## What you need to do
A - Print the passage on thymic involution and antitumor immunity word for word, starting at the words "Taken together, thymic" and stopping after the words "late-life tumor incidence.".
B - Carry on the passage on thymic involution and antitumor immunity, picking up after its final sentence.

There are two major immunosuppressive mechanisms blocking antitumor immunity: the intrinsic PD-1—PD-L1 axis and the extrinsic Treg—Teff axis (58). A recent finding showed that senescent T cells express increased PD-1 (51–53, 59). This, coupled with increased PD-L1 on tumor cells (60), could lead to an enhanced PD-1/PD-L1 signaling (61), in which the interaction between PD-1/PD-L1 provides a possibility for the anergy, exhaustion, and apoptosis of tumor-reactive T cells (62), thereby, reducing cancer immune surveillance associated with senescent T cells (63). We will discuss the Treg—Teff axis in the following section.

Taken together, thymic involution, immunosenescence, and the declined TCR repertoire diversity, coupled with increased age-related genomic mutations in somatic cells and increased PD-1 expression on senescent T cells in the elderly, contribute to compromised immune surveillance of tumors and the higher late-life tumor incidence.

Relatively Enhanced tTreg Cell Generation in the Involuted Thymus, Coupled With Accumulation of pTreg Cells, Potentially Suppress Antitumor Immunity

Thymic involution not only reduces naïve T cell output, but also relatively enhances tTreg generation as displayed by an increased ratio of tTreg versus tTcon in the aged, involuted thymus (20). The basic mechanism is potentially due to altered TCR signaling strength, which may skew CD4⁺ single positive thymocytes from negative selection to Treg cell generation in the involuted thymus (43). Strong TCR signaling strength, generated by interactions between MHC-II/self-peptide complexes and self-reactive TCRs, induce clonal depletion by negative selection, while intermediate TCR signaling strength induces thymocyte differentiation into CD4⁺FoxP3⁺ tTreg cells (17, 64, 65). MHC-II/self-peptide complexes expressed by mTECs are reduced due to mTEC decline in the involuted thymus, resulting in weakened interactions (20, 43, 66). Thus, some self-reactive T clones, which should be negatively selected with strong signaling, survive and differentiate into tTreg cells due to intermediate signaling (20). In addition, such skewing of thymocytes from clonal depletion to Treg generation could modify the TCR repertoire of Treg cells to include certain self-antigens that are also expressed by tumors, enabling these Treg cells to suppress antitumor immunity.

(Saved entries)
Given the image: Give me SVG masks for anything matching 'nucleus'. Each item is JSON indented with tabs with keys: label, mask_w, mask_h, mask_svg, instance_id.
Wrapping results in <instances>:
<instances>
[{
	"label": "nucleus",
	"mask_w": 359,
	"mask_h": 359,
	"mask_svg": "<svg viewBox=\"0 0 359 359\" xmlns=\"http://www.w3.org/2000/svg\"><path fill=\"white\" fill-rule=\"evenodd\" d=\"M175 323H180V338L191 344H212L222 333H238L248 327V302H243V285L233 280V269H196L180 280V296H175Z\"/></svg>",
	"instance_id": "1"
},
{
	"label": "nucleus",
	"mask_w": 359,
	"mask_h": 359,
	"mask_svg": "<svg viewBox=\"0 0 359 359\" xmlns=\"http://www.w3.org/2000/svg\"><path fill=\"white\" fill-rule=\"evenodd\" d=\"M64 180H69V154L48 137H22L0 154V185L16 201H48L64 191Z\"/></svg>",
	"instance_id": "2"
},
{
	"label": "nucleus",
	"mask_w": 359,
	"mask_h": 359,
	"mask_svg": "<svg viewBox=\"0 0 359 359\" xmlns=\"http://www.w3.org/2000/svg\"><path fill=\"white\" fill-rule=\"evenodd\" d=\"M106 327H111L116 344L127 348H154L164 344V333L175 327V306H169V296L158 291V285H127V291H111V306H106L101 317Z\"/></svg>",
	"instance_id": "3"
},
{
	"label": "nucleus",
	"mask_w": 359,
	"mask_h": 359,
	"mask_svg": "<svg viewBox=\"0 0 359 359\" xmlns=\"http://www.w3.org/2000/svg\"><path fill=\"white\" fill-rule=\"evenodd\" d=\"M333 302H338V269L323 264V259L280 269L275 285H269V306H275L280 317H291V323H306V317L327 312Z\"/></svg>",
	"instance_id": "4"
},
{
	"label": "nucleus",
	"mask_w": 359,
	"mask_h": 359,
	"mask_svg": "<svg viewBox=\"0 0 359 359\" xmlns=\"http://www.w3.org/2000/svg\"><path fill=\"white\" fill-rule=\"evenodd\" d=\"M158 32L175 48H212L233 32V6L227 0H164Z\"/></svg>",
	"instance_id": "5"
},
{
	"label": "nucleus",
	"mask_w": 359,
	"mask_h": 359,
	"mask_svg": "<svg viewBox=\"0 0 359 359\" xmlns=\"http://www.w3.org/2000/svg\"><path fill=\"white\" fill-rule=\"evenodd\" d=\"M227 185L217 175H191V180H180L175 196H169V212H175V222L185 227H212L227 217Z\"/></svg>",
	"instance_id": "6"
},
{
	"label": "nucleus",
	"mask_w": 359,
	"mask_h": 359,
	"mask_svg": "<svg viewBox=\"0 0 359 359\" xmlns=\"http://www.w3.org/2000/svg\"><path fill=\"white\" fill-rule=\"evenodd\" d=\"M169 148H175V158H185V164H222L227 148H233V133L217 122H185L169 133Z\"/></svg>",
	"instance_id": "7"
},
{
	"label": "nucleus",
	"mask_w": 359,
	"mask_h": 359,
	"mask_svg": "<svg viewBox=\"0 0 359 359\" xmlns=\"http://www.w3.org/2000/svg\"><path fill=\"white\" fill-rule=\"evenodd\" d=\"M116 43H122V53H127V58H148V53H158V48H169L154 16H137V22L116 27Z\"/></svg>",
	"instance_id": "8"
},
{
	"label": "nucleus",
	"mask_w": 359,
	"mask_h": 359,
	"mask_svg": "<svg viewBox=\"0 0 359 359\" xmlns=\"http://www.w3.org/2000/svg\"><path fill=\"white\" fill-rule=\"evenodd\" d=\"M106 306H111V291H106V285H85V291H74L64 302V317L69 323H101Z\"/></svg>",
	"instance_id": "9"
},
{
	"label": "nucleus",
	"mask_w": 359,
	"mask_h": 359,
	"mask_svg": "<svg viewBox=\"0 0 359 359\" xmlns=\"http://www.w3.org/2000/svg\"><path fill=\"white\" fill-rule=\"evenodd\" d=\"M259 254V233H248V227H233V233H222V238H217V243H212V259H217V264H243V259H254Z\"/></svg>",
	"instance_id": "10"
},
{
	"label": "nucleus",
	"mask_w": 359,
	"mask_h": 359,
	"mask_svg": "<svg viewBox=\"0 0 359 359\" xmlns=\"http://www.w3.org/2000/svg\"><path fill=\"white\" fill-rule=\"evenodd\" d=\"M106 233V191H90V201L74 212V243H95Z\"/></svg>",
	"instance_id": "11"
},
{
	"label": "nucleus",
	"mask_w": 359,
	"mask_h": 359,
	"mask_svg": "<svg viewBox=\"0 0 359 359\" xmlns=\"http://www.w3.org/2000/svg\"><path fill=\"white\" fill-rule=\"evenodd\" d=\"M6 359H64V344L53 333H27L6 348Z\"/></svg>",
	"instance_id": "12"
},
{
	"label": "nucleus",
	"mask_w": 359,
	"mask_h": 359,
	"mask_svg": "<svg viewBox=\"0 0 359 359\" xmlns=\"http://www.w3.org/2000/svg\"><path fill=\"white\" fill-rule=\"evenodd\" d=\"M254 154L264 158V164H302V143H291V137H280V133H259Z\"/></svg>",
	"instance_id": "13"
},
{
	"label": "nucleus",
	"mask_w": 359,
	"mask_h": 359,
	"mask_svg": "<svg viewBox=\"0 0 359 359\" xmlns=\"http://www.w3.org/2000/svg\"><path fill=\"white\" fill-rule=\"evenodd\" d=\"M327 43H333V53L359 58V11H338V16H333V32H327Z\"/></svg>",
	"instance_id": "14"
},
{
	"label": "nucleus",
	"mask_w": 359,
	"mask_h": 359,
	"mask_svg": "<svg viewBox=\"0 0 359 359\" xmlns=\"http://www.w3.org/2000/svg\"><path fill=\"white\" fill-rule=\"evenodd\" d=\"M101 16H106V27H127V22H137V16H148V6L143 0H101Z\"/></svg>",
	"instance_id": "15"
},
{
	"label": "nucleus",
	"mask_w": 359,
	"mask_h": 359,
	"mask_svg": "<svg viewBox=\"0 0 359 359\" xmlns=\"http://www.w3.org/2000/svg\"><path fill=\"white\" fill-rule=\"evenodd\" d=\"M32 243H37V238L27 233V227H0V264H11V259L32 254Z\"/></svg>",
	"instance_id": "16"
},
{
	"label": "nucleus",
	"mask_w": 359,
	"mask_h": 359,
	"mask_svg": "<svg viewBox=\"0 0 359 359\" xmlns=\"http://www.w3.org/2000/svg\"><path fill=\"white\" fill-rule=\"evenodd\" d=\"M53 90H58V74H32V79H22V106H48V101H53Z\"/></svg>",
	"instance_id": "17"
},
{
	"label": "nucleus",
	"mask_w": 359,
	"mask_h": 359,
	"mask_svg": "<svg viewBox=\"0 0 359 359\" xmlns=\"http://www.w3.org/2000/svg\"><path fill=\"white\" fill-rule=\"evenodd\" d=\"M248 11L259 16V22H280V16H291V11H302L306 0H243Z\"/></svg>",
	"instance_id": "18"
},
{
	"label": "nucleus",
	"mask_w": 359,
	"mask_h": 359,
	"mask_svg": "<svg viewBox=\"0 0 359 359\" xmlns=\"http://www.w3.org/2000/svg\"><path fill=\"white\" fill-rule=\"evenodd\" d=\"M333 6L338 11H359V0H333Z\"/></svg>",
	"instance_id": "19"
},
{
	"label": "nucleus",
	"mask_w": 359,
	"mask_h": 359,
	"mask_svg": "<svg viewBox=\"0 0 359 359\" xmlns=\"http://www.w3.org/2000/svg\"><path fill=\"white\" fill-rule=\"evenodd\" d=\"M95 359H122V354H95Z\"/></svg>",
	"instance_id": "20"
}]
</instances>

## Results of the tasks
A -
Taken together, thymic involution, immunosenescence, and the declined TCR repertoire diversity, coupled with increased age-related genomic mutations in somatic cells and increased PD-1 expression on senescent T cells in the elderly, contribute to compromised immune surveillance of tumors and the higher late-life tumor incidence.

B -
In light of the age-related accumulation of pTreg cells in the periphery (25) and the aging-related enhancement of FoxP3 expression (67), the underlying mechanisms may not be simply due to relatively enhanced tTreg cell generation in the involuted thymus, but also potentially due to declined activation of pro-apoptotic BIM gene (Bcl2 homology-3, BH3-only) (68) via increased methylation (68, 69) during aging. BIM should be activated after each immune reaction (after infection or inflammation, etc.) in order to deplete excess immune cells and return the expanded immune cell numbers to normal levels (70). However, with age, BIM activation in T cells is declined and homeostatic immune rebalance is hindered, resulting in an accumulation of “exhausted” senescent T cells and pTreg cells (25, 26, 71, 72). In addition, conversion of effector memory cells into memory Treg cells might occur in aged people (73). These all increase the pTreg pool (25, 74, 75).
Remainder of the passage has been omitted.